BEGIN Reading passage

My husband still likes to pull up his sleeve and show the bite mark our son gave him when he was a sharp-toothed, feisty two-year-old. We laugh about it now, but the honest truth is we were scared of our son.
He was small for his age, with big chocolate brown eyes and chubby pink cheeks. He looked sweet, which he definitely could be, but he was also a hitter, a biter, and the kind of kid who, when upset, would either attack anyone who was in reach or run away. He began this phase (or what I thought was a phase) when I was pregnant with our third child. There were times I literally could not run after him when he took off. It was terrifying being his mother.
It was also mystifying. This was my second child. I was supposed to know how to handle a simple tantrum. My first son had responded to the techniques I learned from books and we passed through his toddler stage without too much difficulty. I thought I knew what I was doing.
This child’s tantrums were more severe, more violent, and definitely more frightening. He did not respond to any advice I could find. I watched experts on TV, read Parents magazine, tried every technique I could find—from getting down on the floor with him to show empathy (a risky move, as it put me in closer proximity to his kicks and hits), to calmly ignoring him (also risky, as a mom looking the other way makes a good target), to giving him time out (not a good idea, as I was constantly afraid he was going to hurt himself)—but nothing worked.
Fast forward a few years to kindergarten. My son comes home with pages of homework that he needs to do right away. Perfectly. If he gets a stray pencil mark on his paper, he dissolves into tears.
In third grade, he emails an article to his teacher about how timed tests aren’t good for kids. He hopes she’ll listen, because they really stress him out.
In fourth grade, he constantly goes out into the hall to take a break, often in tears. He is afraid he won’t be able to understand his math. He is afraid his teacher will get mad at him.
In seventh grade, we have “worry time” every night before bed, where we take each worry, one by one, make a plan to deal with it, and then put it away for the day.
And that’s when it finally dawned on me. Those toddler tantrums that I had assumed were just a typical phase, or my son being naughty or willful, were an early sign of a truth I know so well now: my son has anxiety.
I’m not sure how I came up with my strategy to handle the tantrums. Knowing what I do now, I am grateful for the extra dose of mothering wisdom I received at that time—to simply love my son.
Each time he had a tantrum, I took him in my arms, gently but firmly controlling those flailing limbs, and I told him all the things I loved about him. I’d say, “It’s not okay to hit me, but I want you to know I still love you even though you did. There is nothing you can do to stop me from loving you. There are so many things I love about you.” And then I’d list them.
I’d talk about his sweet smile, his curiosity, his hugs, the funny things he said and did, and eventually he’d begin to calm down and listen. This response was helpful for both of us. For me, as it reminded me of how much I loved my son, who was so much more than a biter, a hitter, a fighter. For him, as he was learning that no matter what, we were in this together.
This method worked like magic. After only a few times, he began to quiet right down when I took him aside. He wanted to hear what I had to say. The tantrums began to taper off and he only had a few rare ones over the next few years.

END Reading passage

Stated exercise A: In the essay, list each quality or habit of the son that the mother names when she talks to him during a tantrum.
Stated exercise B: Transcribe the essay's wording between "In seventh grade, we" and "son has anxiety.", inclusive.
The rows come from a separate source and are unrelated to the essay.

BEGIN Entries shown

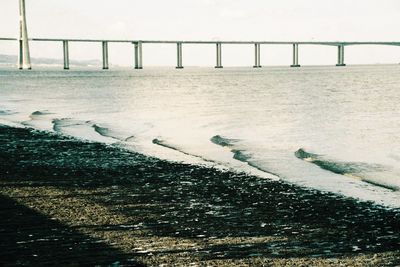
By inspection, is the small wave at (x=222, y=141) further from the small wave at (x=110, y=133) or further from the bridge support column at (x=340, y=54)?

END Entries shown
BEGIN Entries shown

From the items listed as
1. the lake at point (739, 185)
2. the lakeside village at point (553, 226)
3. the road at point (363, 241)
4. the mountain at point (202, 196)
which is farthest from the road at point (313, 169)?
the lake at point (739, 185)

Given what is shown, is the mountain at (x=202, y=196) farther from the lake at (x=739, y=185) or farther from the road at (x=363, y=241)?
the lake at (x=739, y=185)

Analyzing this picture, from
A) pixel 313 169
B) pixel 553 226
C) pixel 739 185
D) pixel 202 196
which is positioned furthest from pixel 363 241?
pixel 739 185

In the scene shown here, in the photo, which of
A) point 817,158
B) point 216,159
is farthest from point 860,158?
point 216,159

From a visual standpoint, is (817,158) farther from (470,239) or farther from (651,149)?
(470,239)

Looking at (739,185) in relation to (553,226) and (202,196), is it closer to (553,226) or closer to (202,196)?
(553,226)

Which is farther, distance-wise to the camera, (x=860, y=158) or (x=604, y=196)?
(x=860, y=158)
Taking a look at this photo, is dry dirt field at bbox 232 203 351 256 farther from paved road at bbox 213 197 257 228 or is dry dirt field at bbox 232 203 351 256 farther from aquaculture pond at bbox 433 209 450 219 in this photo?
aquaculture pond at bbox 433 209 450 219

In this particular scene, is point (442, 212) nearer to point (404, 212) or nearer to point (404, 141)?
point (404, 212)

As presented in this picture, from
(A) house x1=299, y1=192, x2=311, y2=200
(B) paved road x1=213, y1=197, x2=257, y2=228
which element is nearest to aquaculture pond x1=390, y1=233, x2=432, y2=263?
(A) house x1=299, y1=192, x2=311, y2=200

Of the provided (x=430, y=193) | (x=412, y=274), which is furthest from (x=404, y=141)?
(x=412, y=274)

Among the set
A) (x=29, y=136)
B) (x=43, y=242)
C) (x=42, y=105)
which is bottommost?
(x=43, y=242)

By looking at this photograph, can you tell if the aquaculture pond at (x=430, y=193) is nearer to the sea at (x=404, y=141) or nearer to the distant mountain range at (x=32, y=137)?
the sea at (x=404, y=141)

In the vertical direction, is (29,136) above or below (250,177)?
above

END Entries shown

Exercise output A:
- his sweet smile
- his curiosity
- his hugs
- the funny things he said and did

Exercise output B:
In seventh grade, we have “worry time” every night before bed, where we take each worry, one by one, make a plan to deal with it, and then put it away for the day.
And that’s when it finally dawned on me. Those toddler tantrums that I had assumed were just a typical phase, or my son being naughty or willful, were an early sign of a truth I know so well now: my son has anxiety.